- [ACTIVITY]: In the Denver Labor Day health notice, which agency uses certain metrics to decide whether the epidemic is getting worse?

- [SUPPLIED PASSAGE]:
• • • •

Sep 3, 2020
City’s virus indicators look promising, but weekend of gatherings could undo our good work
As we celebrate the American Labor movement this holiday weekend, city leaders ask Denverites to do so safely as we continue our battle against COVID-19.
The Denver Department of Public Health & Environment (DDPHE) looks at certain metrics to determine if the epidemic is worsening. Right now, Denver is in good shape thanks to our residents and businesses taking seriously their responsibility to wear masks, follow rules around gatherings, get tested, and isolate if they are COVID-19 positive.
Labor Day is traditionally a day off for many people, but COVID-19 does not take a day off. We realize that people worldwide are experiencing “pandemic fatigue.” However, now more than ever, with flu season upon us compounding risk, it is essential that Denverites stay vigilant and prioritize the health of themselves and everyone around them. Activities that sound low risk, like small backyard barbecues and family gatherings must be treated as an opportunity for virus transmission.

• • • •

- [PROVIDED RECORDS]:
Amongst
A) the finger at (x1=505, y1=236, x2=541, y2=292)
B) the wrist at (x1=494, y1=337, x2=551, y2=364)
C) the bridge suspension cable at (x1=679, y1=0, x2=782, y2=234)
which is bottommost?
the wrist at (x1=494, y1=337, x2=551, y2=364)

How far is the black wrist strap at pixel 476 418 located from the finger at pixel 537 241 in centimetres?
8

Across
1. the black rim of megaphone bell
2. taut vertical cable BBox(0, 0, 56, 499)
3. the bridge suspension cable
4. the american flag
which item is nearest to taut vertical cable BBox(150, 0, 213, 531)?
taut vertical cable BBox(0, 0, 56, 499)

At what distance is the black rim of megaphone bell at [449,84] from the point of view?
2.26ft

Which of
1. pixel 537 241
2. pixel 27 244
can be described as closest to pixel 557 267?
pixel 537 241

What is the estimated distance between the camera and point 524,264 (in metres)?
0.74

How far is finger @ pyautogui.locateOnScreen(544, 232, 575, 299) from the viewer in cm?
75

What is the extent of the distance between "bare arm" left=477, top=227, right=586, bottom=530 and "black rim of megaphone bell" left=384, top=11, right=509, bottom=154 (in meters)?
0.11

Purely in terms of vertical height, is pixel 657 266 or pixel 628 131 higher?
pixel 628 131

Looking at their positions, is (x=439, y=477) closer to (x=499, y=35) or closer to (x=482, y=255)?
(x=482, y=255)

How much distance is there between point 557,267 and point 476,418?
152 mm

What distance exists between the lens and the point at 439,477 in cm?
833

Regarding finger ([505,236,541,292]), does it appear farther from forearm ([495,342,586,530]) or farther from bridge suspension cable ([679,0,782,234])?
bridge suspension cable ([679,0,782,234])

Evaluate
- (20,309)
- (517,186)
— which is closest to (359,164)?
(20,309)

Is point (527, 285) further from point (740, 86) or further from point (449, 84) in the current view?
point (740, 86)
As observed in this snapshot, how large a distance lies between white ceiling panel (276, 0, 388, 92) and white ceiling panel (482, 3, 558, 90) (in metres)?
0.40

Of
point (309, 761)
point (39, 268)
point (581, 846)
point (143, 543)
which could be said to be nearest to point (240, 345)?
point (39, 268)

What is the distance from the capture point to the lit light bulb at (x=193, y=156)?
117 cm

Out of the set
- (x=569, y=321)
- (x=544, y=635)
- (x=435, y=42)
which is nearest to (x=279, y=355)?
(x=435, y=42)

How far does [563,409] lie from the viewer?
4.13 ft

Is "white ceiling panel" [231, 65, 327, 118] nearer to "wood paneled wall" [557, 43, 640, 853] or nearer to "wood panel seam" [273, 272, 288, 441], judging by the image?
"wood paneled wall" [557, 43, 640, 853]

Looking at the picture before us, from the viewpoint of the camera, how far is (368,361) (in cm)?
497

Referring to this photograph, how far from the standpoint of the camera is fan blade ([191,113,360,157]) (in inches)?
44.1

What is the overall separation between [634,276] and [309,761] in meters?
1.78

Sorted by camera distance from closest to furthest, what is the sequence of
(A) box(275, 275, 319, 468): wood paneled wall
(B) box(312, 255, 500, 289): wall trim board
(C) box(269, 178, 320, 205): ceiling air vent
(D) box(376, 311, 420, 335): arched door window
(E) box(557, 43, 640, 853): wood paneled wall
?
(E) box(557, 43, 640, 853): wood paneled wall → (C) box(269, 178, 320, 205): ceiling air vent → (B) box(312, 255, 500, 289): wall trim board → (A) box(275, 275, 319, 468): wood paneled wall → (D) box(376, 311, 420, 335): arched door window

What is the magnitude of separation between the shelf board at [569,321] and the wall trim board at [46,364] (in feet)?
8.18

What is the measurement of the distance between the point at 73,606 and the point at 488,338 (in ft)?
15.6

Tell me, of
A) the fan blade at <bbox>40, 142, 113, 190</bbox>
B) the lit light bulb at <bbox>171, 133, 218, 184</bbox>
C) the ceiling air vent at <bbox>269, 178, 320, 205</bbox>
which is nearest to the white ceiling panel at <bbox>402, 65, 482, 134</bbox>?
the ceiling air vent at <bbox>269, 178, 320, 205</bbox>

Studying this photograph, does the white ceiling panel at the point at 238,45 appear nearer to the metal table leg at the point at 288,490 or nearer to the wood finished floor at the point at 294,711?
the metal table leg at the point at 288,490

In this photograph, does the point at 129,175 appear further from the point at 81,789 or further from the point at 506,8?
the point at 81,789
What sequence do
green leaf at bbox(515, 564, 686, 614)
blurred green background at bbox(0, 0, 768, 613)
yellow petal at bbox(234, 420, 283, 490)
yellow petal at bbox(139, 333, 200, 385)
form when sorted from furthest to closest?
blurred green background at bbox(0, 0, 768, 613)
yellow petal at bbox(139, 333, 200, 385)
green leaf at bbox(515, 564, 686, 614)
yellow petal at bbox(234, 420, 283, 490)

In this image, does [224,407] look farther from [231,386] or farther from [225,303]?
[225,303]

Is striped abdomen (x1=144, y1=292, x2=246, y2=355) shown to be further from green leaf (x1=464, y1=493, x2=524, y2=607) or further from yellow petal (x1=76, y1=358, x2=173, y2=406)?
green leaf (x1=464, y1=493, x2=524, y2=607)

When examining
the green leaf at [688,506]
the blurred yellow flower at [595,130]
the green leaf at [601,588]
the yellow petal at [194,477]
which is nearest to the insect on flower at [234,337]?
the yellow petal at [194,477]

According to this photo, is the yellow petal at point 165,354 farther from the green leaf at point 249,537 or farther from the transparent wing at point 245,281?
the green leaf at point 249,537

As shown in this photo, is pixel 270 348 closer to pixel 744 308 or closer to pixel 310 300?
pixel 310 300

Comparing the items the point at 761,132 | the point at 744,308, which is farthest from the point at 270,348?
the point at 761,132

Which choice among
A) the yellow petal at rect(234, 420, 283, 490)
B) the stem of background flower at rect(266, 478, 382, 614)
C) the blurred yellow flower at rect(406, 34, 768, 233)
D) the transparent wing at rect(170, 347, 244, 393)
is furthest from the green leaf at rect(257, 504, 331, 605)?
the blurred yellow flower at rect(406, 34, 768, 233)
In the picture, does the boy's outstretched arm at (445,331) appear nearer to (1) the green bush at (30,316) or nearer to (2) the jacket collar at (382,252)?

• • • •

- [TASK SOLUTION]: The Denver Department of Public Health & Environment (DDPHE).